Copy word for word the part of the records below that opens with the line containing "Given the choices" and runs through the end of the records, including both ends.

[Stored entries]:
::::
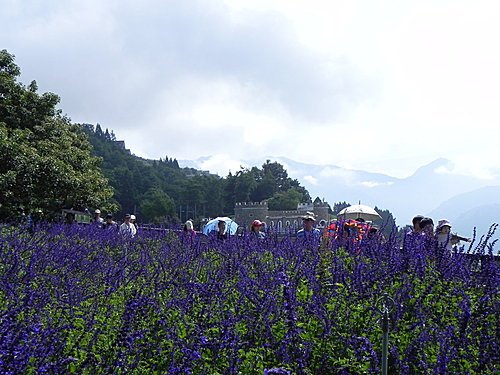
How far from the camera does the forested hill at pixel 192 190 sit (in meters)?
102

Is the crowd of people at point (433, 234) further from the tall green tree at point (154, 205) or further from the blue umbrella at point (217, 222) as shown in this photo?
the tall green tree at point (154, 205)

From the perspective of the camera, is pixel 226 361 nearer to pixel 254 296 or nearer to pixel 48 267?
pixel 254 296

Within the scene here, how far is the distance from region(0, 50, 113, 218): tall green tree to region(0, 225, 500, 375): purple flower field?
9.08 meters

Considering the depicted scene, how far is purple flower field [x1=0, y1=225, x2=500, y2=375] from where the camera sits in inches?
126

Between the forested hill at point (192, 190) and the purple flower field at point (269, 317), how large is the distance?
93060 millimetres

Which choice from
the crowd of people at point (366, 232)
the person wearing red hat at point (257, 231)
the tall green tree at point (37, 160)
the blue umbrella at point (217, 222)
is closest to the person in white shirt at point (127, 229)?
the blue umbrella at point (217, 222)

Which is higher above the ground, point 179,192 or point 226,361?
point 179,192

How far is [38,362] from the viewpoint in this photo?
296 cm

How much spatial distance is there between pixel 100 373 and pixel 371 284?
84.5 inches

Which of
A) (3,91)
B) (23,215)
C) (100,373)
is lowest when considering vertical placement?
(100,373)

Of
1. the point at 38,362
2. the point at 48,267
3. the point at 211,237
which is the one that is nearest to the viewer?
the point at 38,362

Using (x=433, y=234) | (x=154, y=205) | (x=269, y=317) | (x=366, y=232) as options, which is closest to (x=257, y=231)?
(x=366, y=232)

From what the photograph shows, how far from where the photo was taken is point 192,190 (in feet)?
372

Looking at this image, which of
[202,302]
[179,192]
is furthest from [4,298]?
[179,192]
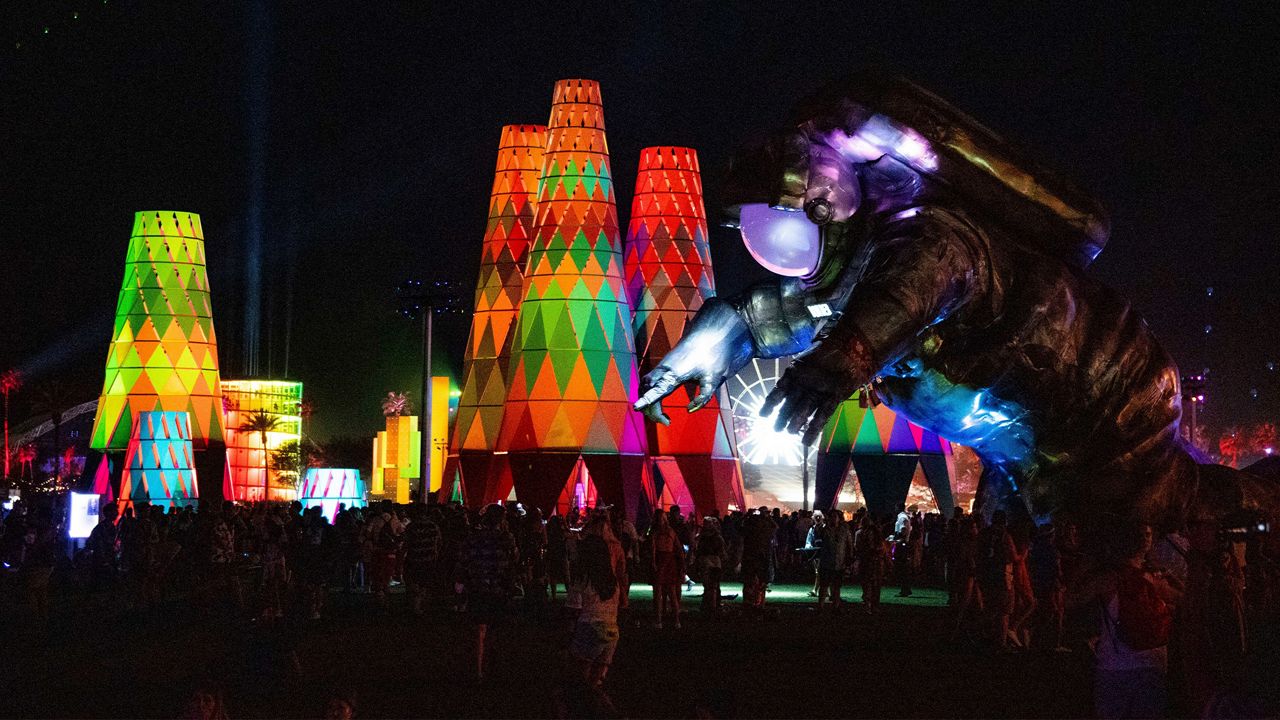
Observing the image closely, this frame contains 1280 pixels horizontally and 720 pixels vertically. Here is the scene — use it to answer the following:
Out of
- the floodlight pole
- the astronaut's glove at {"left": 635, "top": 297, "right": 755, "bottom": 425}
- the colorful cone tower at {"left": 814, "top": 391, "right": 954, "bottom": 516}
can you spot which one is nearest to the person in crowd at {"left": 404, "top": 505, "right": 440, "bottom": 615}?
the astronaut's glove at {"left": 635, "top": 297, "right": 755, "bottom": 425}

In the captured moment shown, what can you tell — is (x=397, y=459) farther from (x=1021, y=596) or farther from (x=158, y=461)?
(x=1021, y=596)

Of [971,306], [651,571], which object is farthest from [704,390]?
[651,571]

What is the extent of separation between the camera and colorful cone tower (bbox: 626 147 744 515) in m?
41.0

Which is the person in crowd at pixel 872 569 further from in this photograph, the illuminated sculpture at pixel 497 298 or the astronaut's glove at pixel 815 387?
the illuminated sculpture at pixel 497 298

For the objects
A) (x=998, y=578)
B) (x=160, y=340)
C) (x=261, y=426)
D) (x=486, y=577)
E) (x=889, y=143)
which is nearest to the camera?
(x=889, y=143)

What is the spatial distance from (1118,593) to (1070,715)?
3910mm

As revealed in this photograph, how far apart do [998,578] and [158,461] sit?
28195 mm

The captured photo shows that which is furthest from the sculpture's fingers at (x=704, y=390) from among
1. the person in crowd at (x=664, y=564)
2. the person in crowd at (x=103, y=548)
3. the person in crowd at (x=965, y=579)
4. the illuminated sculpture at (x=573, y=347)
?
the illuminated sculpture at (x=573, y=347)

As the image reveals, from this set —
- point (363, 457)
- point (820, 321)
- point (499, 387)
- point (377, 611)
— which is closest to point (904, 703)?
point (820, 321)

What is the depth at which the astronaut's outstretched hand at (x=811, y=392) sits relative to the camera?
9531 millimetres

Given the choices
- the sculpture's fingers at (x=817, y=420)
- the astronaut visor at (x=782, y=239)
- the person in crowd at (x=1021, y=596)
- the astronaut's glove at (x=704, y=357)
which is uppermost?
the astronaut visor at (x=782, y=239)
::::
[ANSWER TO THE TASK]:
Given the choices
- the sculpture's fingers at (x=817, y=420)
- the astronaut visor at (x=782, y=239)
- the person in crowd at (x=1021, y=596)
- the astronaut's glove at (x=704, y=357)
which is uppermost?
the astronaut visor at (x=782, y=239)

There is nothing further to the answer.